Case ID: ad2d_306/html/0801-01.html
Source: Caselaw Access Project
Author: {"author": "", "license": "Public Domain", "url": "https://static.case.law/"}
Date Created: 2024-08-24T03:29:51.129683

Fourth Department,
    June, 2003
    (June 13, 2003)
    The People of the State of New York, Respondent, v Terry B. Minter, Appellant.
    [760 NYS2d 806]
   —Appeal from an order of Monroe County Court (Connell, J.), entered January 17, 2002, which denied defendant’s CPL article 440 motion seeking to vacate the judgment of conviction.

It is hereby ordered that the order so appealed from be and the same hereby is unanimously affirmed.
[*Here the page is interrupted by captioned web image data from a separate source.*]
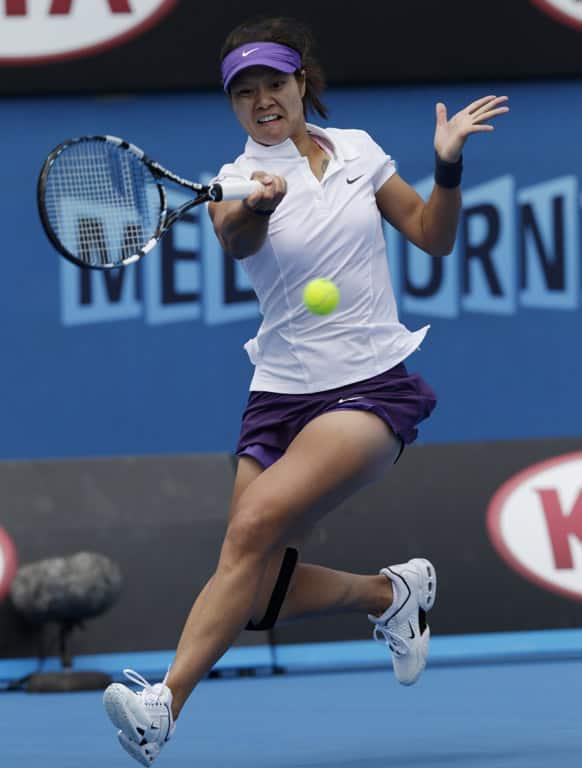 China's Li Na makes a forehand return to Kazakstan's Sesil Karatantcheva during their first round match at the Australian Open tennis championship in Melbourne.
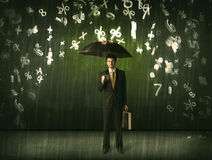 Businessman standing with umbrella and 3d numbers raining concep Royalty Free Stock Photos
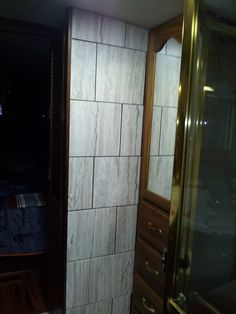 Motorhome - Tiled the bathroom wall where the mirrors used to be - still need to grout but it looks so much better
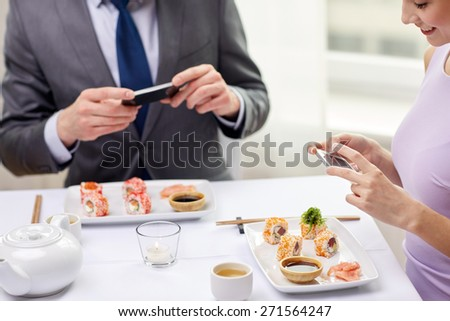 people, leisure, eating, food and technology concept - close up of couple with smartphones taking picture of sushi at restaurant - stock photo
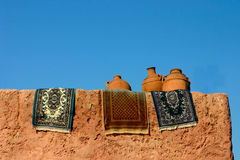 Pots and rugs drying in sun. Against blue sky Stock Images
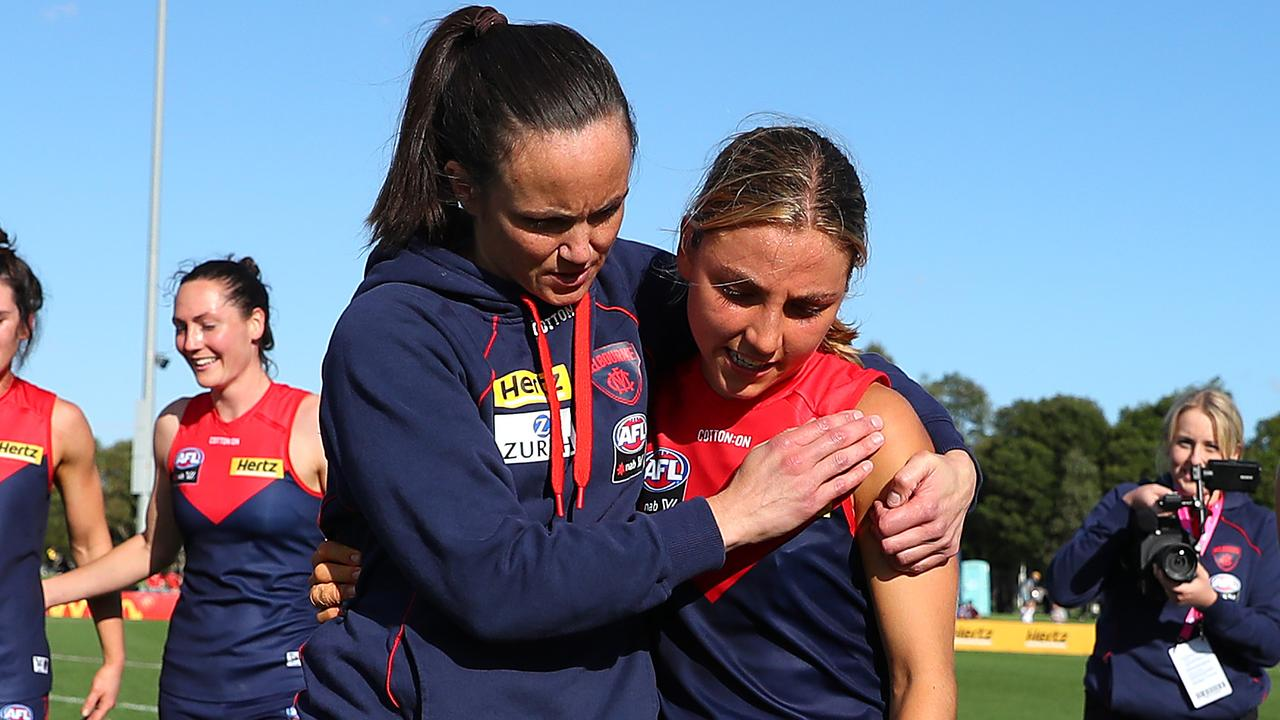 MELBOURNE, AUSTRALIA - MARCH 27: Daisy Pearce (c) of the Demons is seen in a leg brace, with Eliza McNamara of the Demons after the round 9 AFLW match between the Melbourne Demons and the Brisbane Lions at Casey Fields on March 27, 2021 in Melbourne, Australia. (Photo by Kelly Defina/Getty Images)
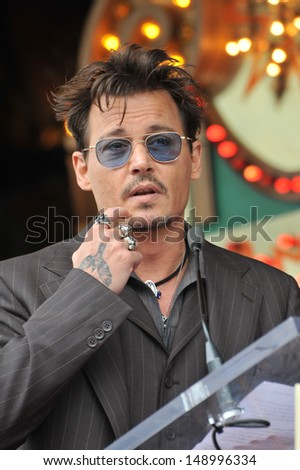 LOS ANGELES, CA - JUNE 24, 2013: Johnny Depp on Hollywood Boulevard where Jerry Bruckheimer was honored with the 2,501st star on the Hollywood Walk of Fame.  - stock photo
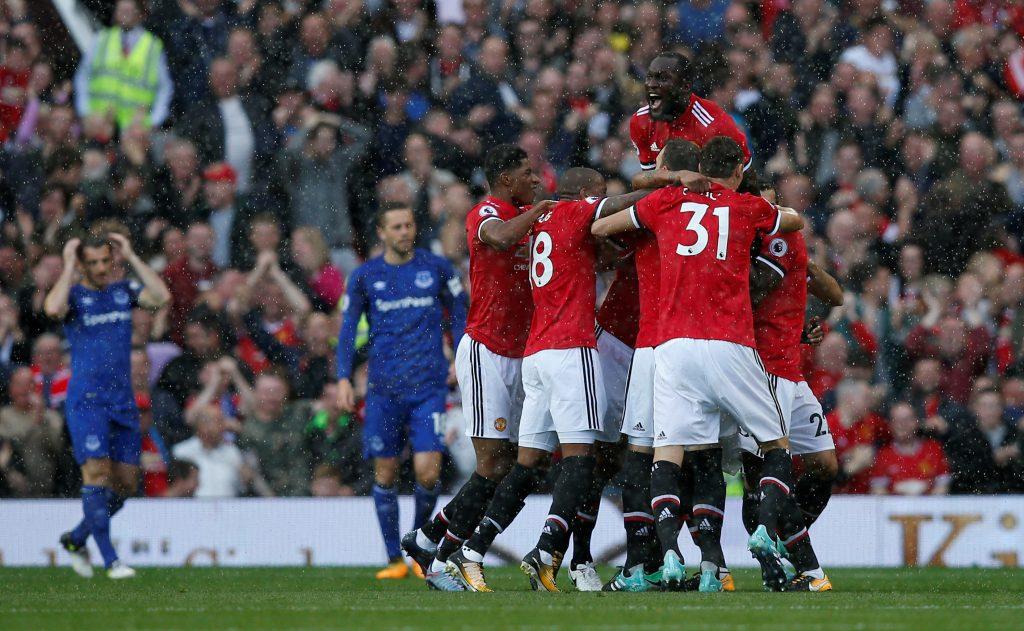 Manchester United's Antonio Valencia celebrates scoring their first goal with team mates.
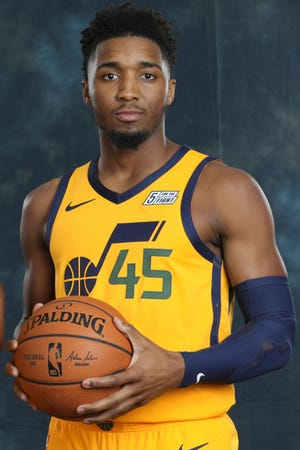 Utah Jazz guard Donovan Mitchell poses for a photograph during the NBA basketball team's media day Monday, Sept. 30, 2019, in Salt Lake City.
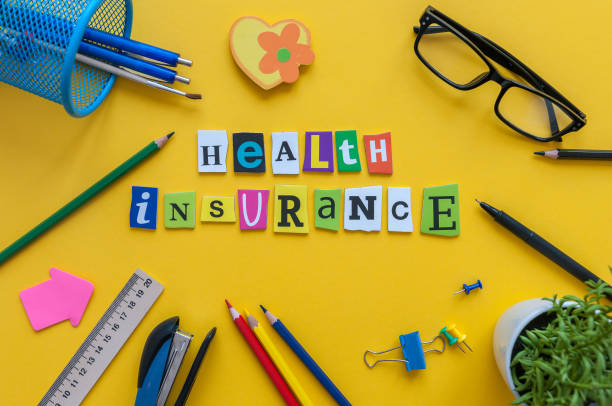 Health Insurance - word of carved letters at office workplace insurance agent stock photo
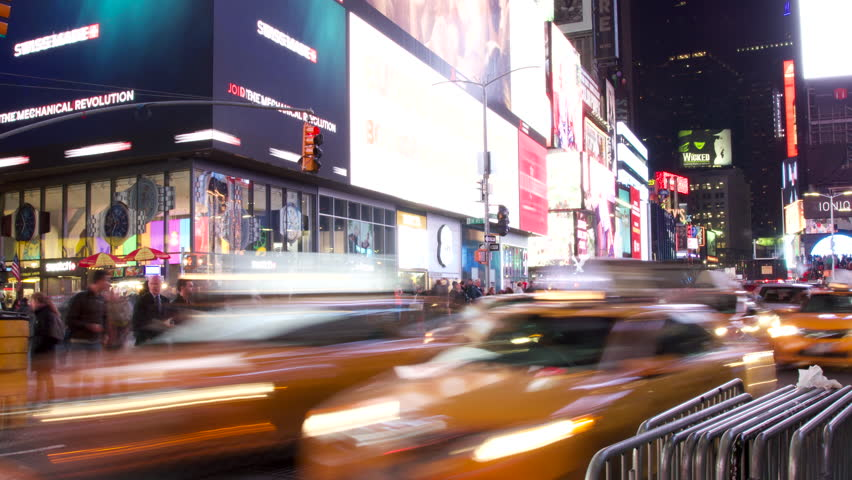 New York, NY / United States - 02 14 2016: New York, NY - February 2016 - Advertisements Flash and Cars Fly By in this Time Lapse of Times Square on a Busy Night | Shutterstock HD Video #1017929056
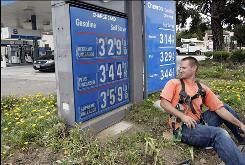 An electrician working on an in-ground power line takes a peek at the high gas prices at a Chevron dealership in South San Francisco on June 9, 2009.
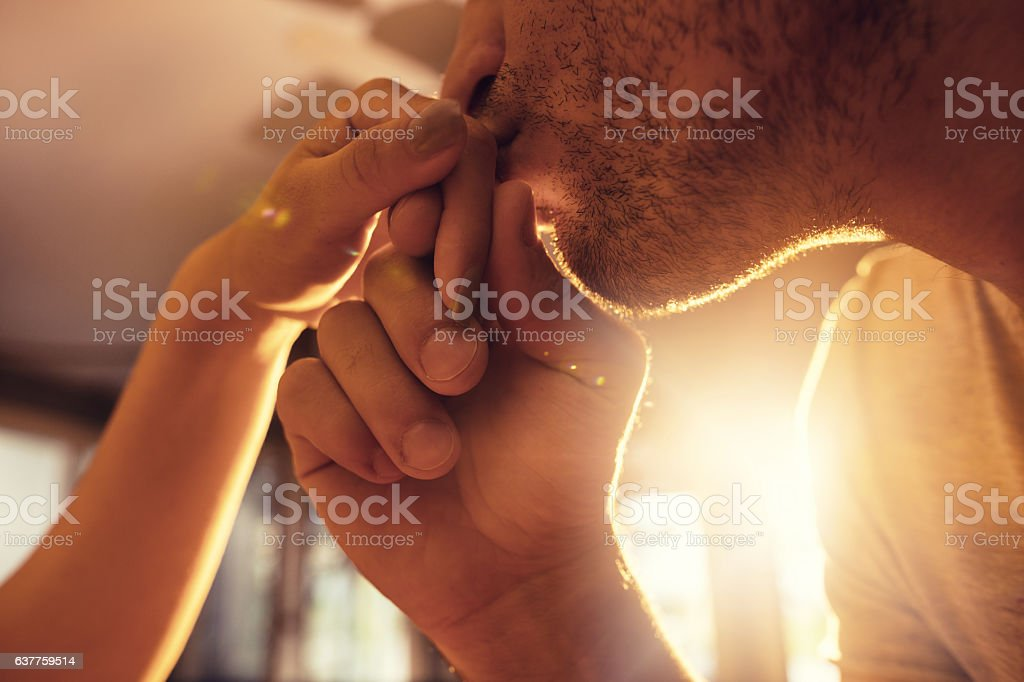 Close up of a man kissing girlfriend's hand. stock photo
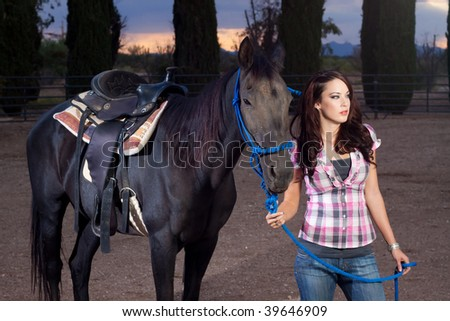 Attractive young woman with her stallion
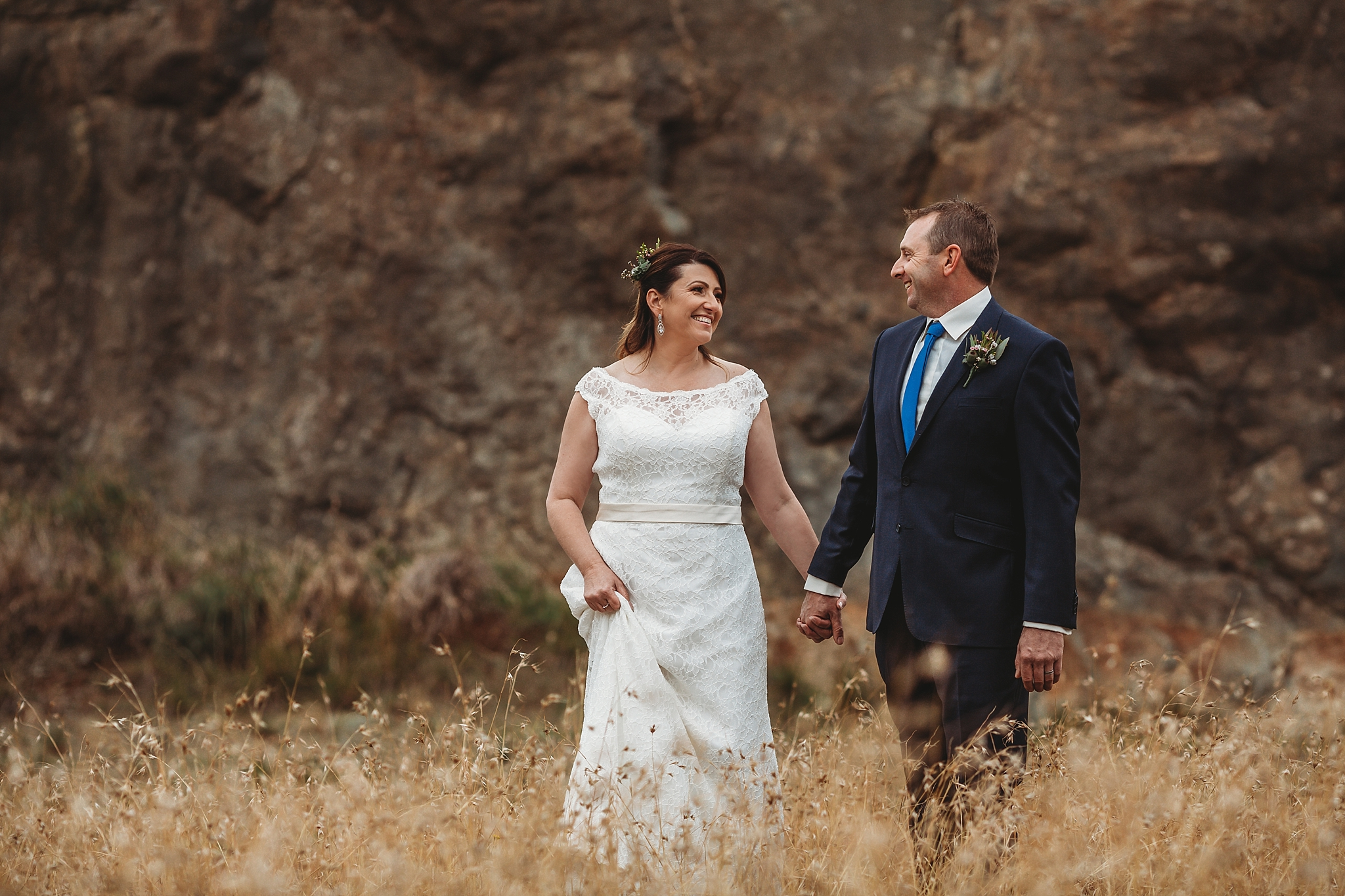 bride and groom walking in long grass at dookie quarry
Memorandum: Although County Court properly denied defendant’s CPL article 440 motion seeking to vacate the judgment of conviction, we conclude that the court erred in its reasoning. Defendant contends, inter alia, that his plea of guilty to burglary in the first degree in exchange for a term of incarceration not to exceed 12 years was not knowing and voluntary because the court failed to advise him. of the mandatory period of postrelease supervision at the time of the plea. When defendant raised that contention on his direct appeal from the judgment of conviction, we noted in our decision therein that his contention was not preserved for our review, and we declined to exercise our power to review it as a matter of discretion in the interest of justice (People v Minter, 295 AD2d 927 [2002], lv denied 98 NY2d 712 [2002]). The court should have denied defendant’s motion pursuant to CPL 440.10 (2) (b) because defendant’s direct appeal from the judgment of conviction was pending at the time of the motion and there were sufficient facts in the record to permit adequate review of defendant’s contention on the direct appeal. Instead, the court denied the motion as a matter of law, relying upon our decision in People v Bloom (269 AD2d 838 [2000],. lv denied 94 NY2d 945 [2000]). The court’s reliance on Bloom was misplaced. In Bloom (269 AD2d at 838), we determined that there was no need for the sentencing court to specify a period of postrelease supervision inasmuch as, pursuant to Penal Law § 70.45 (2), the period of postrelease supervision is five years unless a shorter period is specified by the court. Present — Pigott, Jr., P.J., Wisner, Scudder, Burns and Gorski, JJ.